Friday, January 25, 2008

BORDERS and CROSSINGS...


On our last night together last weekend, the Goat and I cranked things up a notch. Not a big notch, and not anything to get excited about.

Just a pair of gloves. "Just" a pair of gloves. Leather gloves, of course. But it suddenly seemed like something cracked open in me.

Part of it was the response to the gear. So far, so good. The other part was the sudden feeling that if all it took to turn my crank was a pair of gloves, I was in a very weird place, if not necessarily in a bad way. It was another of those recurring moments when a part of my brain stood up in the midst of the carnage and whispered, "What the @#$% is going on here? How did we get here? And if we're here now, where are we going?"

Well, I suppose none of this is news. But it felt like a real pivot point, somehow.

I couldn't shake the image that suddenly came into my head at the time of all my "friends and relations" gathered around watching what was going on. This is essentially the old "naked in front of a audience" dream that has been around since I was first called on to do something in front of a PTA meeting at eight or nine. But the contrast between what was going on in the privacy of my own brown paper wrapper and what anyone who "knew" me would think of "me" if they could see what I was doing was suddenly present. Very much present.

It's not necessarily a bad thing to be reminded of how the rest of the world thinks... how I used to think. I'm now quite comfortable with the journey I'm on, though I don't really know where it's headed or when I will find I have crossed a line I had no intention of crossing. But I have a pretty good idea of the general direction; I've known for decades what I was not allowing myself. And, if I don't find out what I am now, when am I going to find out? I am not exactly a spring chicken. God only knows what fault lines run through my "friends and relations" and what is hard-wired in them...

I'm glad I don't know, frankly -- what little I do know has made me quite sure I don't want to know more.

But there is something about "leather" that trumps "queer" in the revulsion sweepstakes for most "normal" people. As I get to know more leathermen, it's becoming clear to me that many of them are "out" to their compatriots, but are otherwise very cagy about what they let on to others beyond the obvious fact that their partner[s] are men. It's something like being "positive," I suppose. Lots of people are out at work, but not out about all things... But it's not the same: no one is going to be endangered if you happen to drop a harness or even more intimate gear at work, but blood, while not in many important ways thicker than water, is a bigger problem.

Well, who am I to judge anybody at this point?

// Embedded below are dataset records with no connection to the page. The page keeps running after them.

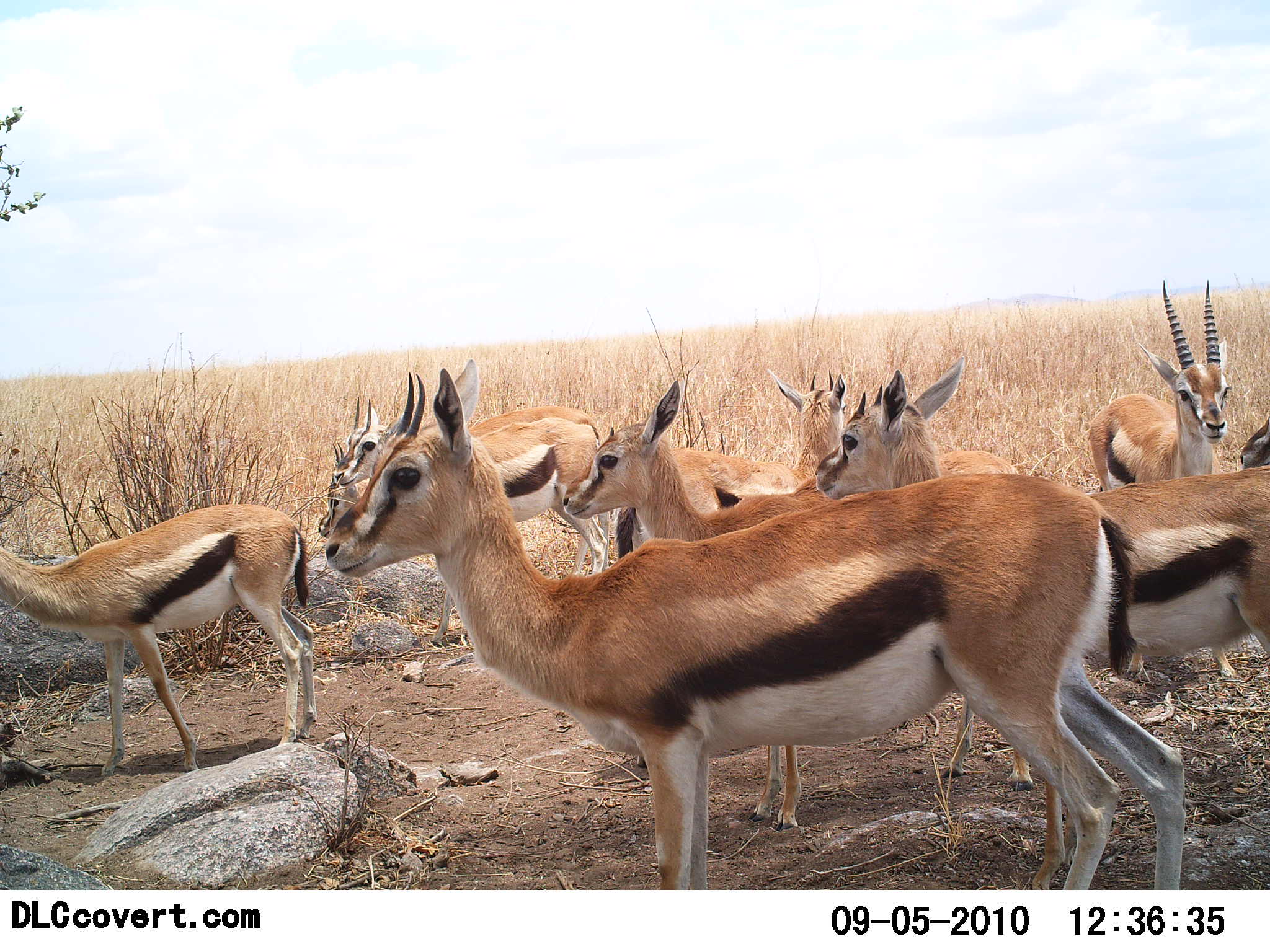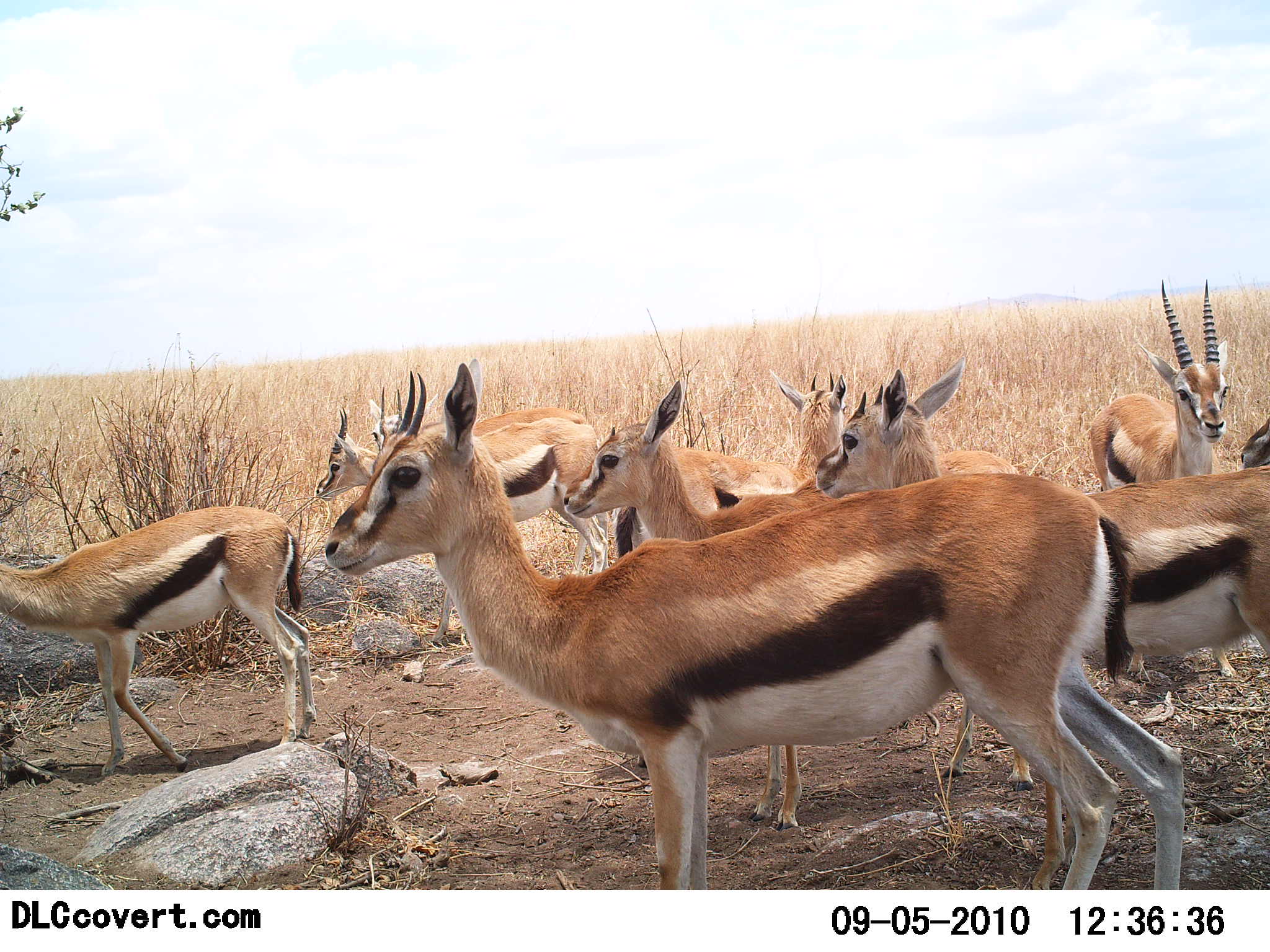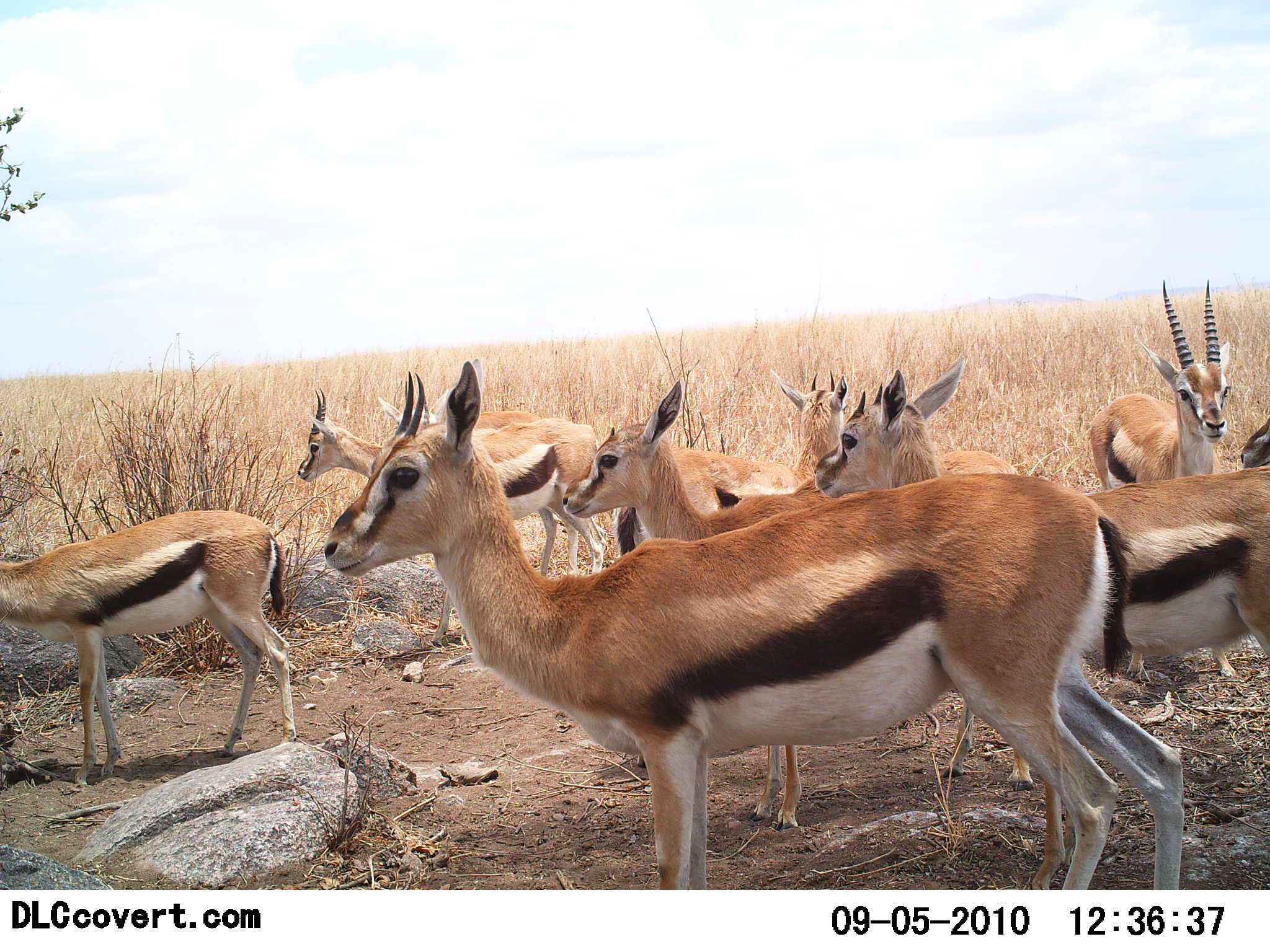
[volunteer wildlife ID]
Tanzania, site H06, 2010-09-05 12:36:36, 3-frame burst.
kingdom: Animalia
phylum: Chordata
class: Mammalia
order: Artiodactyla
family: Bovidae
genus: Eudorcas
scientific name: Eudorcas thomsonii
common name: thomson's gazelle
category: gazellethomsons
Gazellethomsons (thomson's gazelle) (Eudorcas thomsonii), count 9. Behavior (volunteer vote fractions): standing 100%, resting 0%, moving 18%, interacting 0%. Young present (vote fraction): 9%. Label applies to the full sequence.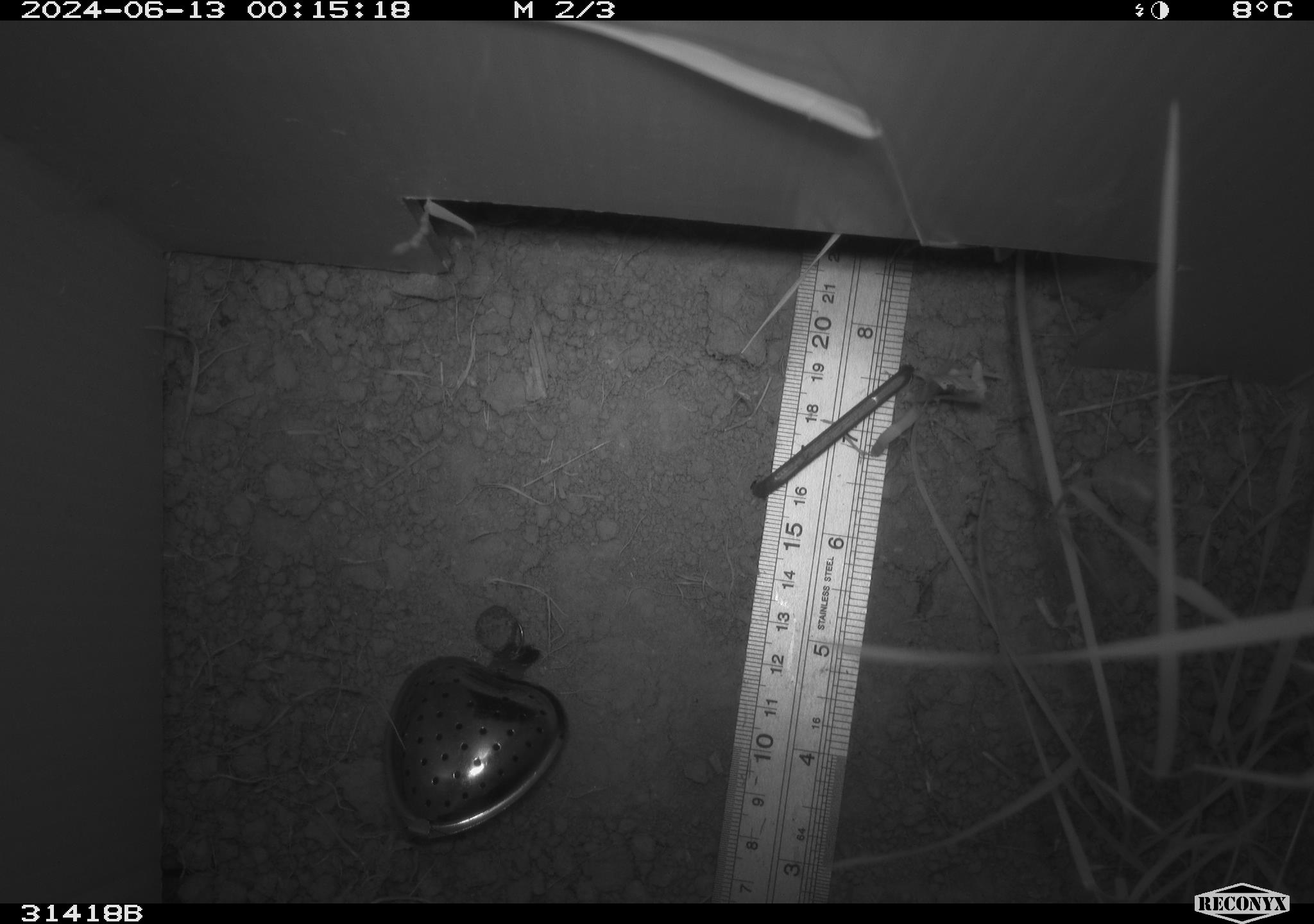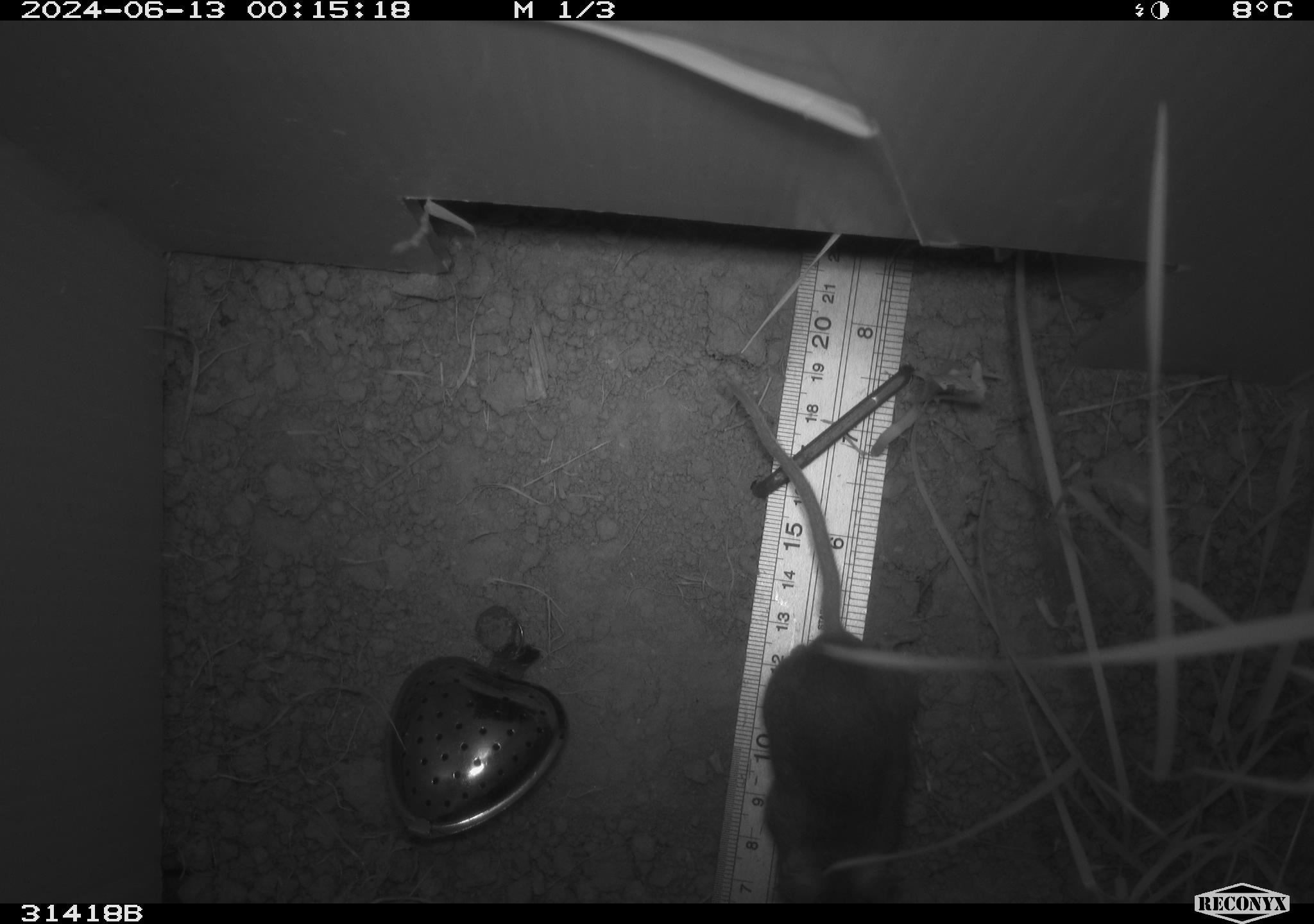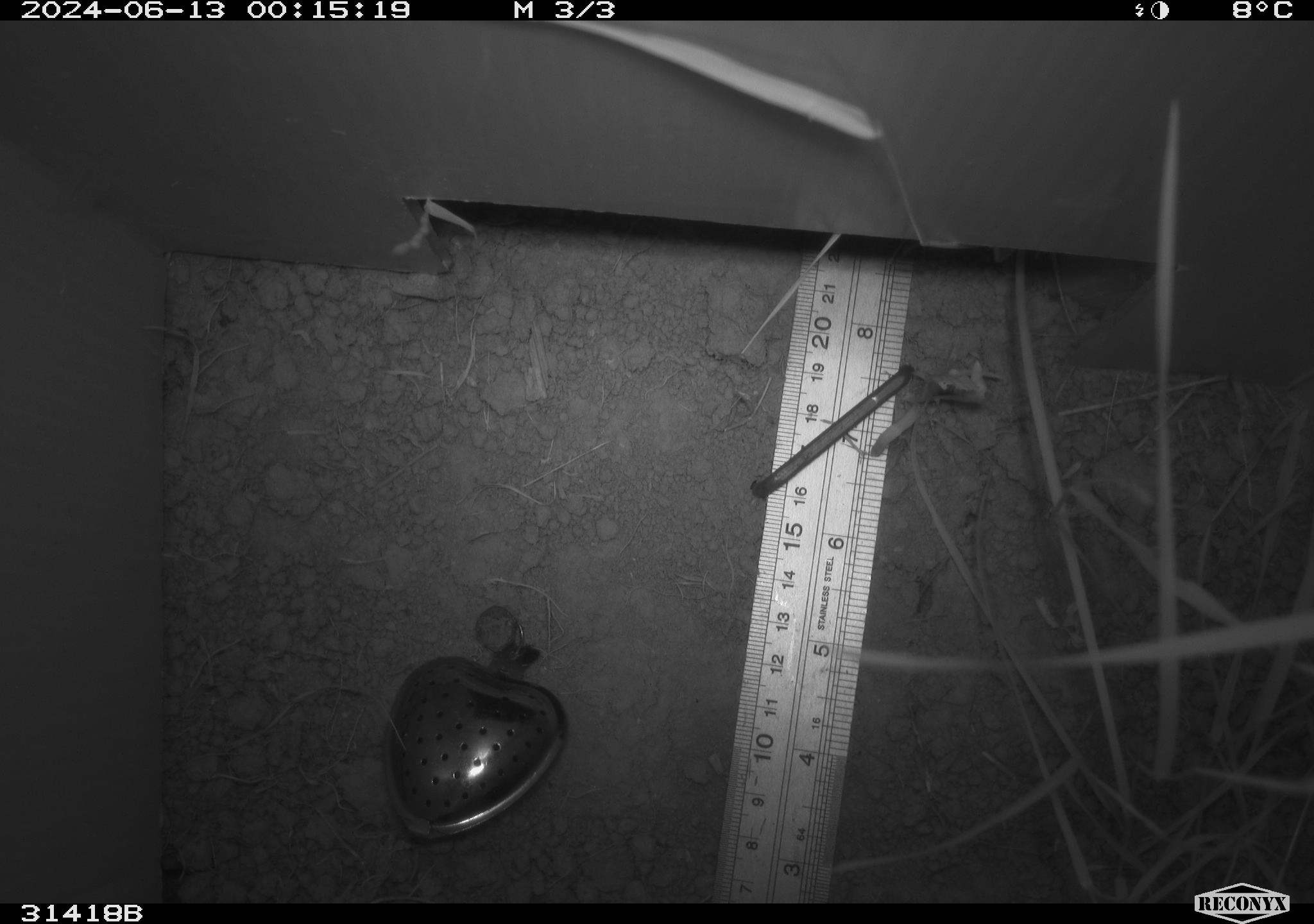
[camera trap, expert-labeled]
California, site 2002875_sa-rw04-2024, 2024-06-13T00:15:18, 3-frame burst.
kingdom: Animalia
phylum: Chordata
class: Mammalia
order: Rodentia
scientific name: Rodentia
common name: rodent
Rodent (Rodentia).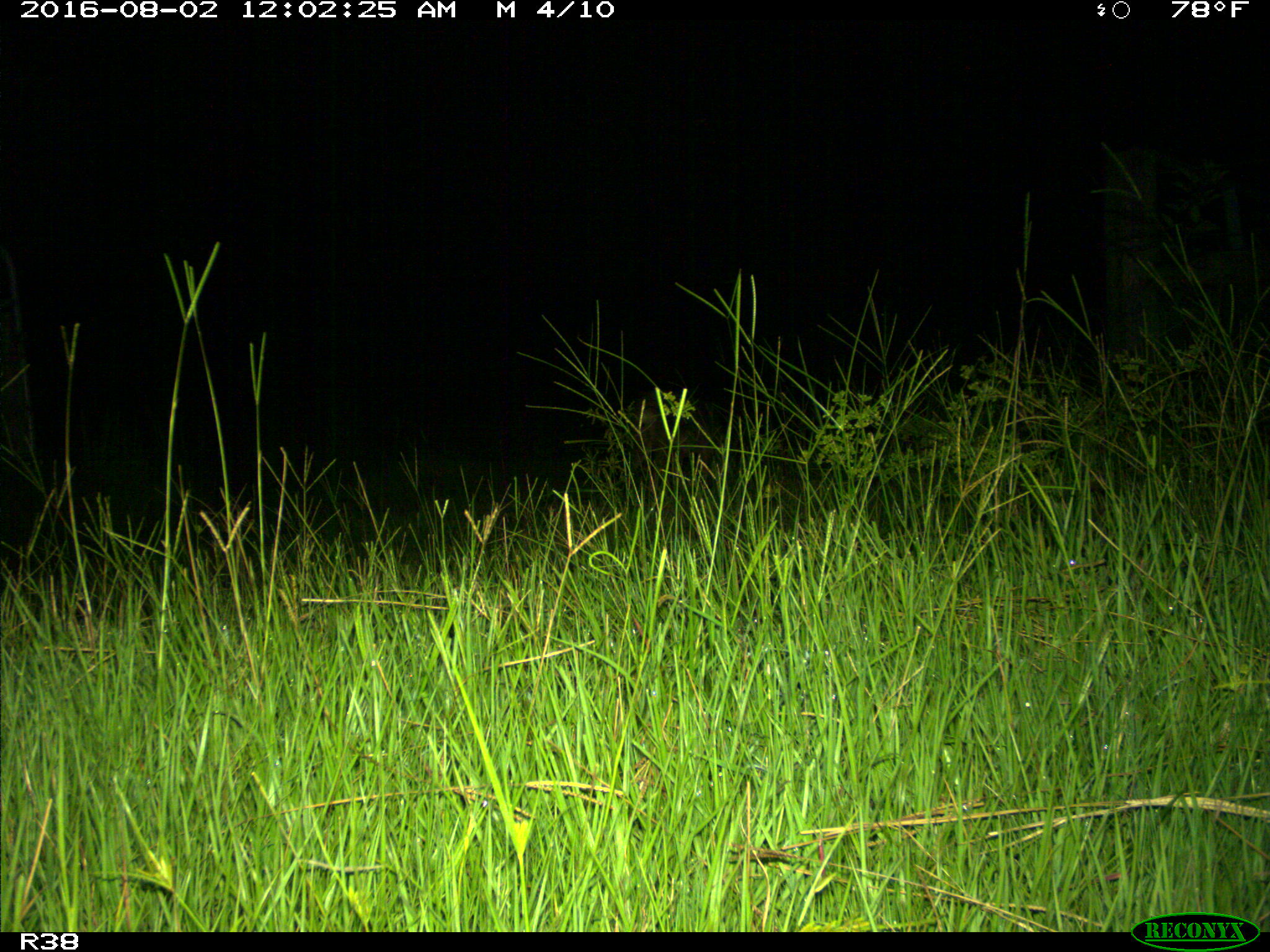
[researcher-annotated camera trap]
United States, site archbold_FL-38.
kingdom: Animalia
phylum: Chordata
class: Mammalia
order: Artiodactyla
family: Suidae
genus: Sus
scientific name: Sus scrofa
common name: wild boar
Sus scrofa (wild boar).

Just a Boob in the Big Woods.
And happy to be there.

My Florida sister is up visiting my mother. A year and a half ago, she was the one person who seemed at once to understand why I had left home, however much she might not understand what was going on. What she said was: "You wouldn't be doing this if you felt you had a choice." Hearing that was like a week at the seashore, considering some of the other shit that got tossed my way at the time. Anyway, so here she was again, cagily avoiding the subject of her own rather rocky marriage, and asking me the $64,000 question:

Did I think I had done the right thing?

It was a really tough one to answer. I can't really imagine, now that everything is set in stone and over with, anything having gone differently. But I had to admit that I had no idea whether I had done the right thing. On one level, there is no question but that I could no longer live in silence, and there was probably not a whole lot of question but that it was only a matter of time before my careening emotions focused on one man and burnt us both alive. So, it was probably a good thing in terms of what might have happened if I had stayed. On some level, I am happier than I was.

But, knowing that I bought the end of my own suffering by inflicting suffering on the four people I love most in the world makes "the right thing" almost impossible to define. Or to accept, once defined. I basically had to fall back on what she had said at the time. If I could have done anything else, I would have.

I keep meeting complete disbelief when I tell my gay friends that I would have been willing to stay married and stay faithful. I had in fact offered to do so, but not at the price of silence, and not at the price of any kind of promise about what my emotions would be: I was watching myself jump from one flaming mess to another, and knew that sooner or later, the flames would leave the internet and my noggin and take on "a local habitation and a name." I could not promise the emotional loyalty that my wife, quite rightly, felt was her due. But the disbelief is not only irritating, but puzzling: I had done it for twenty-five years already, and I quite likely have less time than that left. Silence was the issue.

I had tried silence, and it nearly killed me. Those days were gone.

What we were together was probably was doomed at that point, which would mean that leaving was the right thing to do. But how exactly had we gotten to "that point"? That is the burr that stuck in my mind during my talk with Miss Florida, and it sticks there still. We hadn't gotten there for twenty-five years, and then suddenly: there we were.

It's a mystery to me still.
What tipped the balance?

I don't really think I did the "right thing."
I did what I had to... and there's a difference.